Moro publicou duas mensagens no X (ex-Twitter) em que destacou que a gravação foi feita por um delator que se dispôs a coletar provas para o caso Banestado. Afirmou que o ato seguiu as regras determinadas pelo STF (Supremo Tribunal Federal) na época. Disse que o material não foi usado nos processos sob sua responsabilidade. E acusou a jornalista Daniela Lima, autora da reportagem, de “requentar” um conteúdo publicado por ela mesma no site g1 em 2023. “Estranhamente, esses factoides são ressuscitados no momento em que é revelado que Lulinha está sendo investigado pela PF por suspeita de envolvimento no escândalo do roubo do INSS”, escreveu.

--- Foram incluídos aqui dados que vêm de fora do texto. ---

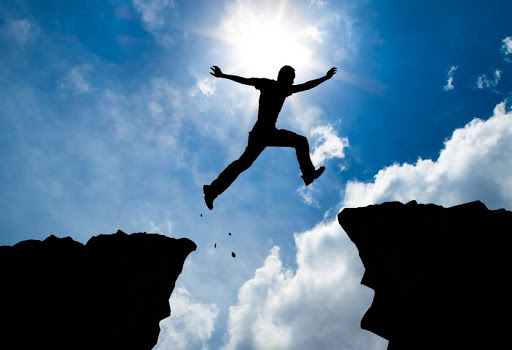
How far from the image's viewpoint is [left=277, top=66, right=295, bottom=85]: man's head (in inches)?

O 1º post publicado pelo senador do União Brasil do Paraná foi este:

O 2º post publicado por Moro foi este, acompanhado de um vídeo:

Eis o vídeo que Moro incluiu no 2º post publicado sobre o tema:
Sobre a matéria requentada pela jornalista do PT e sobre as coisas que realmente importam: a aprovação de minha emenda que permite que o PL da dosimetria possa ser aprovado no Congresso ainda neste ano, restringindo os benefícios somente aos condenados do 8/1 e jamais para crimes… pic.twitter.com/98RV3SFl1b
— Sergio Moro (@SF_Moro) December 17, 2025
O UOL nega que a reportagem de 2023 seja a mesma publicada agora. O portal afirmou que a 1ª tratou de transcrições que confirmam escutas ilegais. Já a 2ª relata a apreensão do despacho de Moro na 13ª Vara Federal, onde o senador atuava como juiz, em buscas realizadas em 3 de dezembro de 2025.
Ordem de gravação
O despacho judicial apreendido pela PF na 13ª Vara de Curitiba, onde Moro conduziu o caso Banestado e, depois, a operação Lava Jato, comprova que o então juiz determinou ao delator Tony Garcia a gravação do então presidente do TCE do Paraná, Heinz Herwig, autoridade com foro privilegiado. A prerrogativa do foro restringe a atuação de um magistrado de 1ª Instância, como era o caso de Moro. O documento, assinado em julho de 2005, foi descoberto durante operação de busca e apreensão autorizada pelo ministro do STF Dias Toffoli.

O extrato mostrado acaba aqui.